= Rasha Salti =

Canadian researcher, writer and producer

Rasha Salti (born 1969, Toronto) is a researcher, writer, producer, and curator of art and film. She lives and works between Beirut and Berlin. Salti co-curated many film programs at public institutions, including ArteEast, Lincoln Center and Museum of Modern Art in New York, and collaborated with film festivals as a programmer, such as the Abu Dhabi International Film Festival and Toronto International Film Festival. Since 2017, she is the commissioning editor for La Lucarne at ArteFrance, a program dedicated to Auteur documentaries. Her curatorial projects were exhibited at numerous international public institutions, including Barcelona Museum of Contemporary Art, Haus der Kulturen der Welt in Berlin, Museo de la Solidaridad Salvador Allende in Santiago de Chile, the Sursock Museum in Beirut.

== Education ==
Salti grew up in Beirut. She holds an M.A. in Liberal Studies from the Graduate Faculty at the New School for Social Research, New York (2000) and a B.A. in Fine Arts from Georgetown University (1992).

== Programming and curating ==
Salti's involvement with film programming started at the Théâtre de Beyrouth, an independent cultural space in the post-war Beirut. She organized several cultural events, such as "Image Quest," the first film and video festival in postwar Lebanon (with Moukhtar Kocache) (1995), "For a Critical Culture," a tribute to Edward Said (1997), "50, Nakba and Resistance," a series of events that commemorated Nakba in Palestine (1998), and two editions of Home Works at Ashkal Alwan.

Between 2004–10, Salti worked as the film programmer and creative director of ArteEast in New York. In 2005, she became the director of CinemaEast Film Festival in New York, focusing on the Middle East, North Africa, and their diasporas. Her projects include 10th Sharjah Biennial (co-curated with Suzanne Cotter and Haig Aivazian), Sharjah (2011), Mapping Subjectivity: Experimentation in Arab Cinema from the 1960s until Now (co-curated with Jytte Jensen) at MoMA, New York (2010–12), and The Road to Damascus (co-curated with Richard Peña) at the Film Society at Lincoln Center and other venues in Africa and the Middle East (2006–08).
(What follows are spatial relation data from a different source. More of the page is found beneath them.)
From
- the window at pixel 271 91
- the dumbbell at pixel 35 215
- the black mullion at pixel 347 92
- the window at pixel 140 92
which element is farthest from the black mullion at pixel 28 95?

Salti's research-driven practice investigates canons in cultural histories. She is the co-founder (with Kristine Khouri) of the History of Arab Modernities in the Visual Arts Study Group, a research platform focused on the social history of art in the Arab world. Salti is the co-curator of the exhibition Past Disquiet: Narratives and Ghosts from the Exhibition of International Art for Palestine (Beirut, 1978) (with Kristine Khouri), which was hosted at the Barcelona Museum of Contemporary Art (MACBA) (2015), the Haus der Kulturen der Welt in Berlin (2016), the Museo de la Solidaridad Salvador Allende (MSSA) in Santiago de Chile (2018), the Sursock Museum (2018) and Framer Framed (2025) in Amsterdam, the Netherlands. This project is the result of a decade-long research that explores the artistic networks of international solidarity from Palestine to Chile, South Africa to Japan in the 1960 to the 1980s.

Salti is also the co-curator of the exhibition Saving Bruce Lee: African and Arab Cinema in the Era of Soviet Cultural Diplomacy (with Koyo Kouoh), organized at Haus der Kulturen der Welt in Berlin and at Garage Museum of Contemporary Art in Moscow in 2015. This research-driven exhibition focuses on three generations of African and Arab filmmakers who studied in the USSR.

== Writing ==
Salti’s articles and essays have appeared in The Jerusalem Quarterly Report, Naqd, MERIP, The London Review of Books, Afterall, and Third Text, as well as several anthologies dedicated to film, art and culture. In 2018, she co-edited with Kristine Khouri, Past Disquiet: Artists, International Solidarity and Museums in Exile, published by the Museum of Modern Art, Warsaw. In 2011 and 2012, she acted as the guest-editor of the Manifesta Journal for issues number 14, 15, and 16. In 2010, she co-edited I Would Have Smiled: A Tribute to Myrtle Winter-Chaumeny with Issam Nassar, a book dedicated to the legacy of the founder of the UNRWA. In 2009, she collaborated with photographer Ziad Antar on an exhibition and book titled Beirut Bereft, The Architecture of the Forsaken and Map of the Derelict. In 2006, she edited Insights into Syrian Cinema: Essays and Conversations with Filmmakers (ArteEast and Rattapallax Press).